Industrial production grew 5.9 per cent in October compared with a year ago, higher than the median of 5.8 per cent and September’s 5.8 per cent outturn. Industrial output was most probably buoyed by the “front loading” of export orders for early next year to this year to avoid increases in US tariffs that go into effect on January 1, with growth in industrial sales for export rising from 11.7 per cent in September to 14.7 per cent in October, according to Capital Economics.
In addition, “a significant easing of the anti-pollution campaign which closed production in many sectors last winter in 28 cities” is likely to have helped October’s production figures, Nomura Global Markets Research said in a note.
Elsewhere, growth in Chinese retail sales slowed to 8.6 per cent in October compared with a year earlier, the weakest growth rate since May and well below the forecast of a 9.2 per cent gain.
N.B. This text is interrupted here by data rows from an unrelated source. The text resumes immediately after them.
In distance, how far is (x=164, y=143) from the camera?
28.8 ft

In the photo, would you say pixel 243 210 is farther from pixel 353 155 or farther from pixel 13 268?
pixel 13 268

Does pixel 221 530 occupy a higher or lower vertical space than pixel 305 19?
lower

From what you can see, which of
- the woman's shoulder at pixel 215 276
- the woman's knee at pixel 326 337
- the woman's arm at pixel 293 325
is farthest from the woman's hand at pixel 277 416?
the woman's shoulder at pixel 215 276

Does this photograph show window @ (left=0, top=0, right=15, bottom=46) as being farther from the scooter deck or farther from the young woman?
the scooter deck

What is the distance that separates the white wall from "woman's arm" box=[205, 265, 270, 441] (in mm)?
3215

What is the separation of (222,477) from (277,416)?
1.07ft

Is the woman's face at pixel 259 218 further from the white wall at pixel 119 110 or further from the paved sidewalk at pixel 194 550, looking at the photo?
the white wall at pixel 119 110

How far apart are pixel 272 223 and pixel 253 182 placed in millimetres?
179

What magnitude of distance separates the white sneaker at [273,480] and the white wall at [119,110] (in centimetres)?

Retail sales rose 9.2 per cent in September.
Beijing had hoped the recent cut in personal income taxes would help boost consumer spending and help offset the impact of the trade war on the export sector. But the data adds to other evidence that consumers are becoming more cautious in their discretionary spending – a “consumption downgrade” – because of worries about the trade war’s impact on the overall economic outlook and how that might affect their jobs and income. In particular, sales of big ticket items have been affected, with cars sales falling 6.4 per cent year on year in October.
In addition, rising costs for housing, food and energy have also caused some consumers to seek to economise on their daily spending.
Premier Li Keqiang said on Tuesday the Chinese government had no plans to resort to a “massive stimulus” similar to that of 2008 as a way of managing its slowing economy amid the trade war with the US.
Instead, Beijing will focus its policies on “energising the market, in particular market entities” and on creating “fair and equal regulations” to maintain momentum in the world’s second-biggest economy, Li said in a speech before the annual summit of the Association for Southeast Asian Nations in Singapore.
“Despite the downward pressure, we will not resort to massive stimulus,” said Li.
His comments came as the People’s Bank of China released data showing bank lending slowed sharply in October to a level well below expectations, suggesting businesses were reluctant to proceed with investment given the economic uncertainty created by the trade war with the US.
Chinese banks extended 697 billion yuan (US$100.2 billion) in net new loans in October, just about half of the 1.38 trillion yuan in the month before and below a median forecast for lending of 862 billion yuan in a Reuters survey of economists, according to central bank figures released on Tuesday. Nationwide fiscal revenues in October fell 3.1 per cent from the same month last year, limiting the government’s scope for increased spending.
“We remain bearish on the consumption outlook due to high household leverage, sluggish income outlook and underperforming financial markets,” Nomura Global Markets Research said.
“We believe the worse is yet to come, with growth slowing faster into spring 2019” because of the front loading of exports will be over by then, and the direct impact of a trade war with the US should start to hit export growth, said Nomura. In addition, even though the government has eased its debt reduction campaign, the difficulty that businesses are having gaining access to credit – as shown by the weak October lending data – will continue into next spring because of rising pressure to repay existing debt and rising interest rates from new loans for companies without implicit government guarantees.
Taken together, the October data paints a picture of an economy slowing gradually, with the risk that it could slow faster if the trade war were to escalate.
In the third quarter, China’s economic growth rate decelerated to 6.5 per cent, its slowest since the first quarter of 2009.
All eyes will be on the meeting between Chinese President Xi Jinping and US President Donald Trump at the G20 summit in Buenos Aires, and what progress, if any, they can make towards resolving the trade war.